* _Document excerpt_
•••••
The foundations of the City of the Great King were laid in religious faith and service. From the sacrifice of Isaac to the time of the Saviour the mountain was a place of worship. Here the children of Abraham called on the God of their fathers. Rude tents were pitched to shelter the worshipers. Rude booths formed a more permanent habitation.

Dwellings were builded here and there to accommodate priest and people. Advancing civilization and strength extended the foundations around Moriah till Jerusalem became the home of the nation and the joy of the whole earth.

The land of the Bible is the cradle of law and government, as well as religion. On the summit of Moriah civil and religious service joined hands to begin their mission of blessing to the children of men. When David reigned in Hebron, Calvary was a waste, Moriah a threshing-floor, and Zion a walled city, which David took from the Jebusites. But he purchased Moriah as a holy place unto the Lord. "With money current with the merchants" he purchased it, and dedicated to God, as the spot where saints and patriarchs had worshiped from the early time. The Most High accepted the offering. And when the sweet-smelling savor went from that ancient place of worship, God sent down the healing power, and the plague was stayed in all the land.

The erection of the Temple on Moriah was by the express command of God. Solomon was ordered to "build the House of the Lord at Jerusalem, where the Lord appeared unto David his father, in the place that David had purchased in the threshing-floor of Ornan the Jebusite." And the mighty Temple builded by Solomon crowned the high top of the Mount of Vision, where Adam worshiped, Abel sacrificed, Abraham was tried, and David bowed in prayer. God accepted the house as his own, filled it with his glory, and called up the great nation to worship within its gates, to pour its full living tide

with song and joy into the Temple to keep holy time. Then Moriah, Calvary, and Zion were not more sacred to Divine service, than they were in those hours of the world's infancy when men began to call on the Lord. God has ever had a seed to serve him and a place for the Altar of praise. All along the pathway of the Church he has marked and hallowed this locality, from the sacrifice of Abel to the hour when the only begotten Son was crucified, there making his soul an offering for sin.

Identified as Calvary is with civilization, the arts and sciences, it will be more precious to the Christian and memorable as the hill-top on which the Great Expiation was made. Around it cluster the mysteries of redemption, when mercy in rich drops of blood wet the ground and silenced the voice of blood that cried for revenge. The name Calvary, so sweet to the redeemed soul, is named but once in the Bible. It is associated with ignominy, shame, and terror. Yet not one base or infamous thing would the Church have blotted out. The blood-stained sword of the patriot who died for his nation is a precious relic in the eyes of his children's children. The rope, the chain, the gibbet, by which the noble ones of the earth have passed to their reward from earth are more precious than rubies.
•••••
* _Given instruction 1_
Please duplicate the Moriah passage between "The foundations of" and "the whole earth.", inclusive.
* _Given instruction 2_
According to the Moriah passage, whose threshing-floor did David purchase?
* _Given instruction 3_
Name every person the Moriah passage says worshiped, sacrificed, was tried, or bowed in prayer on the high top of the Mount of Vision.
The listing that comes next has no connection to the Moriah passage.

* _Dataset excerpt_
•••••
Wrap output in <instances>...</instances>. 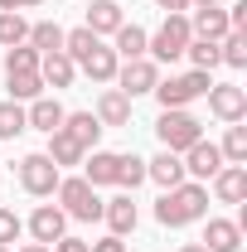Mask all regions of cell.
<instances>
[{"mask_svg": "<svg viewBox=\"0 0 247 252\" xmlns=\"http://www.w3.org/2000/svg\"><path fill=\"white\" fill-rule=\"evenodd\" d=\"M59 204H63V214L68 219H78V223H93L102 219V199H97V189L83 180V175H73V180H59Z\"/></svg>", "mask_w": 247, "mask_h": 252, "instance_id": "cell-4", "label": "cell"}, {"mask_svg": "<svg viewBox=\"0 0 247 252\" xmlns=\"http://www.w3.org/2000/svg\"><path fill=\"white\" fill-rule=\"evenodd\" d=\"M117 63H122V59H117V54H112V49L97 39V49H93V54H88L83 63H78V68H83L93 83H112V78H117Z\"/></svg>", "mask_w": 247, "mask_h": 252, "instance_id": "cell-21", "label": "cell"}, {"mask_svg": "<svg viewBox=\"0 0 247 252\" xmlns=\"http://www.w3.org/2000/svg\"><path fill=\"white\" fill-rule=\"evenodd\" d=\"M83 180L88 185H117V156L112 151H93V156H83Z\"/></svg>", "mask_w": 247, "mask_h": 252, "instance_id": "cell-22", "label": "cell"}, {"mask_svg": "<svg viewBox=\"0 0 247 252\" xmlns=\"http://www.w3.org/2000/svg\"><path fill=\"white\" fill-rule=\"evenodd\" d=\"M155 219L165 223V228H185V223H199L209 219V189L204 185H175L160 194V204H155Z\"/></svg>", "mask_w": 247, "mask_h": 252, "instance_id": "cell-1", "label": "cell"}, {"mask_svg": "<svg viewBox=\"0 0 247 252\" xmlns=\"http://www.w3.org/2000/svg\"><path fill=\"white\" fill-rule=\"evenodd\" d=\"M214 194H218V204H243L247 199V165H223L214 175Z\"/></svg>", "mask_w": 247, "mask_h": 252, "instance_id": "cell-15", "label": "cell"}, {"mask_svg": "<svg viewBox=\"0 0 247 252\" xmlns=\"http://www.w3.org/2000/svg\"><path fill=\"white\" fill-rule=\"evenodd\" d=\"M88 5H93V0H88Z\"/></svg>", "mask_w": 247, "mask_h": 252, "instance_id": "cell-44", "label": "cell"}, {"mask_svg": "<svg viewBox=\"0 0 247 252\" xmlns=\"http://www.w3.org/2000/svg\"><path fill=\"white\" fill-rule=\"evenodd\" d=\"M30 49H39V54H59L63 49V30L54 25V20H39V25H30V39H25Z\"/></svg>", "mask_w": 247, "mask_h": 252, "instance_id": "cell-25", "label": "cell"}, {"mask_svg": "<svg viewBox=\"0 0 247 252\" xmlns=\"http://www.w3.org/2000/svg\"><path fill=\"white\" fill-rule=\"evenodd\" d=\"M59 131H68V136H73V141H78L83 151H97V141H102V131H107V126L97 122L93 112H68Z\"/></svg>", "mask_w": 247, "mask_h": 252, "instance_id": "cell-14", "label": "cell"}, {"mask_svg": "<svg viewBox=\"0 0 247 252\" xmlns=\"http://www.w3.org/2000/svg\"><path fill=\"white\" fill-rule=\"evenodd\" d=\"M34 5H44V0H0V10H34Z\"/></svg>", "mask_w": 247, "mask_h": 252, "instance_id": "cell-39", "label": "cell"}, {"mask_svg": "<svg viewBox=\"0 0 247 252\" xmlns=\"http://www.w3.org/2000/svg\"><path fill=\"white\" fill-rule=\"evenodd\" d=\"M93 49H97V34L93 30H68V34H63V54H68L73 63H83Z\"/></svg>", "mask_w": 247, "mask_h": 252, "instance_id": "cell-32", "label": "cell"}, {"mask_svg": "<svg viewBox=\"0 0 247 252\" xmlns=\"http://www.w3.org/2000/svg\"><path fill=\"white\" fill-rule=\"evenodd\" d=\"M25 39H30L25 15H20V10H0V49H15V44H25Z\"/></svg>", "mask_w": 247, "mask_h": 252, "instance_id": "cell-29", "label": "cell"}, {"mask_svg": "<svg viewBox=\"0 0 247 252\" xmlns=\"http://www.w3.org/2000/svg\"><path fill=\"white\" fill-rule=\"evenodd\" d=\"M117 93H126V97H146V93H155V83H160V68H155L151 59H126V63H117Z\"/></svg>", "mask_w": 247, "mask_h": 252, "instance_id": "cell-7", "label": "cell"}, {"mask_svg": "<svg viewBox=\"0 0 247 252\" xmlns=\"http://www.w3.org/2000/svg\"><path fill=\"white\" fill-rule=\"evenodd\" d=\"M63 117H68V112H63L54 97H34V102H30V112H25V122H30L34 131H44V136H49V131H59V126H63Z\"/></svg>", "mask_w": 247, "mask_h": 252, "instance_id": "cell-20", "label": "cell"}, {"mask_svg": "<svg viewBox=\"0 0 247 252\" xmlns=\"http://www.w3.org/2000/svg\"><path fill=\"white\" fill-rule=\"evenodd\" d=\"M102 219H107V228H112V238H126V233H136L141 209H136L131 194H117V199H102Z\"/></svg>", "mask_w": 247, "mask_h": 252, "instance_id": "cell-9", "label": "cell"}, {"mask_svg": "<svg viewBox=\"0 0 247 252\" xmlns=\"http://www.w3.org/2000/svg\"><path fill=\"white\" fill-rule=\"evenodd\" d=\"M189 5H218V0H189Z\"/></svg>", "mask_w": 247, "mask_h": 252, "instance_id": "cell-42", "label": "cell"}, {"mask_svg": "<svg viewBox=\"0 0 247 252\" xmlns=\"http://www.w3.org/2000/svg\"><path fill=\"white\" fill-rule=\"evenodd\" d=\"M180 252H209V248H204V243H185Z\"/></svg>", "mask_w": 247, "mask_h": 252, "instance_id": "cell-41", "label": "cell"}, {"mask_svg": "<svg viewBox=\"0 0 247 252\" xmlns=\"http://www.w3.org/2000/svg\"><path fill=\"white\" fill-rule=\"evenodd\" d=\"M209 112H214L218 122H243L247 117V88H238V83H214V88H209Z\"/></svg>", "mask_w": 247, "mask_h": 252, "instance_id": "cell-8", "label": "cell"}, {"mask_svg": "<svg viewBox=\"0 0 247 252\" xmlns=\"http://www.w3.org/2000/svg\"><path fill=\"white\" fill-rule=\"evenodd\" d=\"M20 131H30V122H25V107L20 102H0V141H15Z\"/></svg>", "mask_w": 247, "mask_h": 252, "instance_id": "cell-31", "label": "cell"}, {"mask_svg": "<svg viewBox=\"0 0 247 252\" xmlns=\"http://www.w3.org/2000/svg\"><path fill=\"white\" fill-rule=\"evenodd\" d=\"M209 88H214V78L194 68V73H185V78H165V83H155V97H160L165 112H175V107H189L194 97H204Z\"/></svg>", "mask_w": 247, "mask_h": 252, "instance_id": "cell-5", "label": "cell"}, {"mask_svg": "<svg viewBox=\"0 0 247 252\" xmlns=\"http://www.w3.org/2000/svg\"><path fill=\"white\" fill-rule=\"evenodd\" d=\"M88 252H126V243L107 233V238H97V243H88Z\"/></svg>", "mask_w": 247, "mask_h": 252, "instance_id": "cell-36", "label": "cell"}, {"mask_svg": "<svg viewBox=\"0 0 247 252\" xmlns=\"http://www.w3.org/2000/svg\"><path fill=\"white\" fill-rule=\"evenodd\" d=\"M185 59L199 68V73H214L218 63H223V54H218V44L214 39H189V49H185Z\"/></svg>", "mask_w": 247, "mask_h": 252, "instance_id": "cell-27", "label": "cell"}, {"mask_svg": "<svg viewBox=\"0 0 247 252\" xmlns=\"http://www.w3.org/2000/svg\"><path fill=\"white\" fill-rule=\"evenodd\" d=\"M5 73H39V49H30V44L5 49Z\"/></svg>", "mask_w": 247, "mask_h": 252, "instance_id": "cell-33", "label": "cell"}, {"mask_svg": "<svg viewBox=\"0 0 247 252\" xmlns=\"http://www.w3.org/2000/svg\"><path fill=\"white\" fill-rule=\"evenodd\" d=\"M189 34L194 39H223V34H233V25H228V10L223 5H199L194 10V20H189Z\"/></svg>", "mask_w": 247, "mask_h": 252, "instance_id": "cell-12", "label": "cell"}, {"mask_svg": "<svg viewBox=\"0 0 247 252\" xmlns=\"http://www.w3.org/2000/svg\"><path fill=\"white\" fill-rule=\"evenodd\" d=\"M102 126H131V97L117 93V88H107V93L97 97V112H93Z\"/></svg>", "mask_w": 247, "mask_h": 252, "instance_id": "cell-17", "label": "cell"}, {"mask_svg": "<svg viewBox=\"0 0 247 252\" xmlns=\"http://www.w3.org/2000/svg\"><path fill=\"white\" fill-rule=\"evenodd\" d=\"M126 25V15H122V5H117V0H93V10H88V25H83V30H93L97 39H102V34H117Z\"/></svg>", "mask_w": 247, "mask_h": 252, "instance_id": "cell-19", "label": "cell"}, {"mask_svg": "<svg viewBox=\"0 0 247 252\" xmlns=\"http://www.w3.org/2000/svg\"><path fill=\"white\" fill-rule=\"evenodd\" d=\"M59 180H63V170L44 156V151H34V156L20 160V185H25V194H34V199H49V194L59 189Z\"/></svg>", "mask_w": 247, "mask_h": 252, "instance_id": "cell-6", "label": "cell"}, {"mask_svg": "<svg viewBox=\"0 0 247 252\" xmlns=\"http://www.w3.org/2000/svg\"><path fill=\"white\" fill-rule=\"evenodd\" d=\"M180 160H185V175H194V180H214L218 170H223V151H218L214 141H194Z\"/></svg>", "mask_w": 247, "mask_h": 252, "instance_id": "cell-11", "label": "cell"}, {"mask_svg": "<svg viewBox=\"0 0 247 252\" xmlns=\"http://www.w3.org/2000/svg\"><path fill=\"white\" fill-rule=\"evenodd\" d=\"M5 83H10V102H34V97H44V78H39V73H5Z\"/></svg>", "mask_w": 247, "mask_h": 252, "instance_id": "cell-26", "label": "cell"}, {"mask_svg": "<svg viewBox=\"0 0 247 252\" xmlns=\"http://www.w3.org/2000/svg\"><path fill=\"white\" fill-rule=\"evenodd\" d=\"M141 180H146V160H141V156H117V185L136 189Z\"/></svg>", "mask_w": 247, "mask_h": 252, "instance_id": "cell-34", "label": "cell"}, {"mask_svg": "<svg viewBox=\"0 0 247 252\" xmlns=\"http://www.w3.org/2000/svg\"><path fill=\"white\" fill-rule=\"evenodd\" d=\"M39 78H44V88H73V78H78V63L68 59V54H39Z\"/></svg>", "mask_w": 247, "mask_h": 252, "instance_id": "cell-13", "label": "cell"}, {"mask_svg": "<svg viewBox=\"0 0 247 252\" xmlns=\"http://www.w3.org/2000/svg\"><path fill=\"white\" fill-rule=\"evenodd\" d=\"M218 54H223L228 68H247V30L223 34V39H218Z\"/></svg>", "mask_w": 247, "mask_h": 252, "instance_id": "cell-30", "label": "cell"}, {"mask_svg": "<svg viewBox=\"0 0 247 252\" xmlns=\"http://www.w3.org/2000/svg\"><path fill=\"white\" fill-rule=\"evenodd\" d=\"M189 15H165V25L146 39V54H155L151 63H175V59H185V49H189Z\"/></svg>", "mask_w": 247, "mask_h": 252, "instance_id": "cell-3", "label": "cell"}, {"mask_svg": "<svg viewBox=\"0 0 247 252\" xmlns=\"http://www.w3.org/2000/svg\"><path fill=\"white\" fill-rule=\"evenodd\" d=\"M63 228H68V214H63L59 204H39V209L30 214V233H34V243H44V248L59 243Z\"/></svg>", "mask_w": 247, "mask_h": 252, "instance_id": "cell-10", "label": "cell"}, {"mask_svg": "<svg viewBox=\"0 0 247 252\" xmlns=\"http://www.w3.org/2000/svg\"><path fill=\"white\" fill-rule=\"evenodd\" d=\"M146 39H151V34L141 30V25H122V30H117V44H112V54H117V59H146Z\"/></svg>", "mask_w": 247, "mask_h": 252, "instance_id": "cell-24", "label": "cell"}, {"mask_svg": "<svg viewBox=\"0 0 247 252\" xmlns=\"http://www.w3.org/2000/svg\"><path fill=\"white\" fill-rule=\"evenodd\" d=\"M146 180H155V185H165V189L185 185V160L175 156V151H160L155 160H146Z\"/></svg>", "mask_w": 247, "mask_h": 252, "instance_id": "cell-18", "label": "cell"}, {"mask_svg": "<svg viewBox=\"0 0 247 252\" xmlns=\"http://www.w3.org/2000/svg\"><path fill=\"white\" fill-rule=\"evenodd\" d=\"M0 252H10V248H0Z\"/></svg>", "mask_w": 247, "mask_h": 252, "instance_id": "cell-43", "label": "cell"}, {"mask_svg": "<svg viewBox=\"0 0 247 252\" xmlns=\"http://www.w3.org/2000/svg\"><path fill=\"white\" fill-rule=\"evenodd\" d=\"M204 248L209 252H238L243 248V228L233 219H209V228H204Z\"/></svg>", "mask_w": 247, "mask_h": 252, "instance_id": "cell-16", "label": "cell"}, {"mask_svg": "<svg viewBox=\"0 0 247 252\" xmlns=\"http://www.w3.org/2000/svg\"><path fill=\"white\" fill-rule=\"evenodd\" d=\"M155 5H160L165 15H185V10H189V0H155Z\"/></svg>", "mask_w": 247, "mask_h": 252, "instance_id": "cell-38", "label": "cell"}, {"mask_svg": "<svg viewBox=\"0 0 247 252\" xmlns=\"http://www.w3.org/2000/svg\"><path fill=\"white\" fill-rule=\"evenodd\" d=\"M44 156L63 170V165H83V156H88V151H83V146H78L68 131H49V151H44Z\"/></svg>", "mask_w": 247, "mask_h": 252, "instance_id": "cell-23", "label": "cell"}, {"mask_svg": "<svg viewBox=\"0 0 247 252\" xmlns=\"http://www.w3.org/2000/svg\"><path fill=\"white\" fill-rule=\"evenodd\" d=\"M155 136H160V146H165V151L185 156L194 141H204V122H199V117H189L185 107H175V112H160V122H155Z\"/></svg>", "mask_w": 247, "mask_h": 252, "instance_id": "cell-2", "label": "cell"}, {"mask_svg": "<svg viewBox=\"0 0 247 252\" xmlns=\"http://www.w3.org/2000/svg\"><path fill=\"white\" fill-rule=\"evenodd\" d=\"M54 252H88V238H68L63 233L59 243H54Z\"/></svg>", "mask_w": 247, "mask_h": 252, "instance_id": "cell-37", "label": "cell"}, {"mask_svg": "<svg viewBox=\"0 0 247 252\" xmlns=\"http://www.w3.org/2000/svg\"><path fill=\"white\" fill-rule=\"evenodd\" d=\"M20 228H25V223H20L15 209H0V248H5V243H15V238H20Z\"/></svg>", "mask_w": 247, "mask_h": 252, "instance_id": "cell-35", "label": "cell"}, {"mask_svg": "<svg viewBox=\"0 0 247 252\" xmlns=\"http://www.w3.org/2000/svg\"><path fill=\"white\" fill-rule=\"evenodd\" d=\"M218 151H223V165H247V126H243V122H233Z\"/></svg>", "mask_w": 247, "mask_h": 252, "instance_id": "cell-28", "label": "cell"}, {"mask_svg": "<svg viewBox=\"0 0 247 252\" xmlns=\"http://www.w3.org/2000/svg\"><path fill=\"white\" fill-rule=\"evenodd\" d=\"M15 252H54V248H44V243H25V248H15Z\"/></svg>", "mask_w": 247, "mask_h": 252, "instance_id": "cell-40", "label": "cell"}]
</instances>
•••••
* _Complete answer 1_
The foundations of the City of the Great King were laid in religious faith and service. From the sacrifice of Isaac to the time of the Saviour the mountain was a place of worship. Here the children of Abraham called on the God of their fathers. Rude tents were pitched to shelter the worshipers. Rude booths formed a more permanent habitation.

Dwellings were builded here and there to accommodate priest and people. Advancing civilization and strength extended the foundations around Moriah till Jerusalem became the home of the nation and the joy of the whole earth.

* _Complete answer 2_
Ornan the Jebusite's.

* _Complete answer 3_
Adam, Abel, Abraham, David